Browse any of those blogs and note the breathtaking amount and variety of festivals that seem to happen in Mexico City on a weekly basis. Yet this is an especially fascinating topic (get to know President Guerrero) and cultural trend. Among books in my current pile is "African Mexicans and the Discourse on Modern Nation" by Marco Polo Hernandez Cuevas, which argues that the African line of the raza was methodically erased from the Mexican psyche during the colonial period, and has remained so since.
* Pictured above, the Zocalo, uncharacteristically barren. Previously, "Further ephemera on the flattening of the planet" and "But you don't look Mexican..."
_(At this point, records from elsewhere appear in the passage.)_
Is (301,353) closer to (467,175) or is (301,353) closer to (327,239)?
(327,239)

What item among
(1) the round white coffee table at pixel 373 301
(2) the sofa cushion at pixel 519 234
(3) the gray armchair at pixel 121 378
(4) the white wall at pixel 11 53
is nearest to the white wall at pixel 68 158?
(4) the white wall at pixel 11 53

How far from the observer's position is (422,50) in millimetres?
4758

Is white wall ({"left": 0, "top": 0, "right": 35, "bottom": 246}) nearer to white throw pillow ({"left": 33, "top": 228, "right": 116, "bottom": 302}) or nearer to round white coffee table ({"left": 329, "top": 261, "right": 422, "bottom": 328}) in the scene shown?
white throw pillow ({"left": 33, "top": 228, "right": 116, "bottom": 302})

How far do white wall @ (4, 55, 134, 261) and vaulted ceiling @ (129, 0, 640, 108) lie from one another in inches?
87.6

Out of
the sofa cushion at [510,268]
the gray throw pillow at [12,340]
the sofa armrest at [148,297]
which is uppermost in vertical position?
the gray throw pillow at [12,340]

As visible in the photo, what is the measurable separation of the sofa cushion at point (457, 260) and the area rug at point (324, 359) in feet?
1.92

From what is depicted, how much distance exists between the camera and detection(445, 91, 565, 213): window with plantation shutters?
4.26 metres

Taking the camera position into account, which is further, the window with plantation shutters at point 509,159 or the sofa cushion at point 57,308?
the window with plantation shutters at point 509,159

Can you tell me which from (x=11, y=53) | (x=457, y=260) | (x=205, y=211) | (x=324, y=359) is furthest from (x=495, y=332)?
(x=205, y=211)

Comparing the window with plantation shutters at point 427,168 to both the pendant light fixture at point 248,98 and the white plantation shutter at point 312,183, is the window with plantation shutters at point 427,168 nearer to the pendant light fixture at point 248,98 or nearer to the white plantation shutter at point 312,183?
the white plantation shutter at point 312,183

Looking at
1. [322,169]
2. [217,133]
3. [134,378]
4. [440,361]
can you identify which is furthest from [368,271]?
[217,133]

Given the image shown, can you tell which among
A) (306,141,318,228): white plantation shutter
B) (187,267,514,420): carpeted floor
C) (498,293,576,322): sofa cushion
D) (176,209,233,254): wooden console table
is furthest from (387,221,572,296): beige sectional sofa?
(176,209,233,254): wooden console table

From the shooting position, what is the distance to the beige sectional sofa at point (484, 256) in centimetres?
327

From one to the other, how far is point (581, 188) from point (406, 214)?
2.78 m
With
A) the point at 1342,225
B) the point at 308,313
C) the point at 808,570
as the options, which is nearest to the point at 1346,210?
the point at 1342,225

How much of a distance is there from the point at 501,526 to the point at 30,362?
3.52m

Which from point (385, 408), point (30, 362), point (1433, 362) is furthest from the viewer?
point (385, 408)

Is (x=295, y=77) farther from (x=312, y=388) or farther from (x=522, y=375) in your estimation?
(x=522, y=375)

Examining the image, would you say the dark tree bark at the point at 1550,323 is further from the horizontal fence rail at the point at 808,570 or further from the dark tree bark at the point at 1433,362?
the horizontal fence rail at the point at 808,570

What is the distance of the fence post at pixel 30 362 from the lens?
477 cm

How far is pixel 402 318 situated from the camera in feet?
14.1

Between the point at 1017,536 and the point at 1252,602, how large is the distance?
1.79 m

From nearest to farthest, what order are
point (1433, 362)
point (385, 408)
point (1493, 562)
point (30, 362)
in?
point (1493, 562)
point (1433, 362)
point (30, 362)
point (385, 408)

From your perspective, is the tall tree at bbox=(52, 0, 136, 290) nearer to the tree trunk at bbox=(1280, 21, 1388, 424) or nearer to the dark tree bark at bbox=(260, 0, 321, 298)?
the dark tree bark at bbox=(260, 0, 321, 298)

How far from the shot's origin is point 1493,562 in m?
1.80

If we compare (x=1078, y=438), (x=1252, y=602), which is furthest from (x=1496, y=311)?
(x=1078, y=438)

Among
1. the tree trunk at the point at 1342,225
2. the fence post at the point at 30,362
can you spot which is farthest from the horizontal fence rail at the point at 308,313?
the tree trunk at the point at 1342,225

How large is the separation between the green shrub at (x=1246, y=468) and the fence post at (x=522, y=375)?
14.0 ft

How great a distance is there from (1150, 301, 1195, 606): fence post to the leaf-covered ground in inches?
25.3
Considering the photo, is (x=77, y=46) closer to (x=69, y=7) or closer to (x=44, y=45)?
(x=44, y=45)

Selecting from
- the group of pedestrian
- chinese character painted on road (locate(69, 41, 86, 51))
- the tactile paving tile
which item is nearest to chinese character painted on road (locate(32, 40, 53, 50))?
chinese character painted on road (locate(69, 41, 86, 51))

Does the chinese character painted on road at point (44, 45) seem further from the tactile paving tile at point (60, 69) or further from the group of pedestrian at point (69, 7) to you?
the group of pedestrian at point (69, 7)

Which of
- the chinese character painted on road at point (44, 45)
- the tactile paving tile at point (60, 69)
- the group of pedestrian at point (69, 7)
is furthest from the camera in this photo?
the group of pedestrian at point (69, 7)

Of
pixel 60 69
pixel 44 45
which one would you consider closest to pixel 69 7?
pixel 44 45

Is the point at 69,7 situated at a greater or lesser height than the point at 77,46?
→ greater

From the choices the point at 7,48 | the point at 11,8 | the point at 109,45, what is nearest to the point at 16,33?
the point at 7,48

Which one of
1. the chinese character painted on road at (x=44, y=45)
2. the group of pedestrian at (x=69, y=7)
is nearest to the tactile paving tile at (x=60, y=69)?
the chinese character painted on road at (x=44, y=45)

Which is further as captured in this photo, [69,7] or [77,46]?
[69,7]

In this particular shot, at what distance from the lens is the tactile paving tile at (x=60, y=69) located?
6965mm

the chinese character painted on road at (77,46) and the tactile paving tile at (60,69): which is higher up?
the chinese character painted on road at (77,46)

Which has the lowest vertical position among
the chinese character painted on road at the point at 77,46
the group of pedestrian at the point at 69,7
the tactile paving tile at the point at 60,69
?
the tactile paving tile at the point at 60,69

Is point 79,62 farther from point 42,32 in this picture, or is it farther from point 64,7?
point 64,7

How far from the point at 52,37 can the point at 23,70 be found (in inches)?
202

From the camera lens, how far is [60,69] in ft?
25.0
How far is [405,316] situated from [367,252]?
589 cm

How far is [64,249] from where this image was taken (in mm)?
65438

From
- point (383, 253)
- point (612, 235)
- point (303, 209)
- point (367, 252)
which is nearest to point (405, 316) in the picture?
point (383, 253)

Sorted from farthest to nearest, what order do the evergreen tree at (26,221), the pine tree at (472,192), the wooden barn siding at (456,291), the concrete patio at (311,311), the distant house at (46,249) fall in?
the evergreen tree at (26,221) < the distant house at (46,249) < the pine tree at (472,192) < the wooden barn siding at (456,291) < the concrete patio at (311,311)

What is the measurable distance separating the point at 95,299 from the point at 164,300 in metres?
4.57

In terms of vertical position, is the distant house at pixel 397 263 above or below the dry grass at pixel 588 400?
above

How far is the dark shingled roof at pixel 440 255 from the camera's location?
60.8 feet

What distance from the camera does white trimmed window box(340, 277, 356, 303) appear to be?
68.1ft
Thank you Daniel for this wonderful Heads Up post about the African heritage in Mexico dating back to the 16th Century. I had come across some limited information about this subject during my research on black Africans in European history, but this post and your January post "But you don't look Mexican..." has given me even more leads on where to find this valuable history online.
You may be interested in checking out our group blog project (based in Germany) on black and African history in Europe (and the Atlantic World). Check the archives for February and March 2007 over at Jewels in the Jungle. The project has been very successful so far with participation from historians and history buffs from around the world. I will resume writing about these histories in May and would appreciate any help you can provide us on the heritage of Africans in Mexico and throughout Central America. Again, thanks very much for highlighting this information at your place.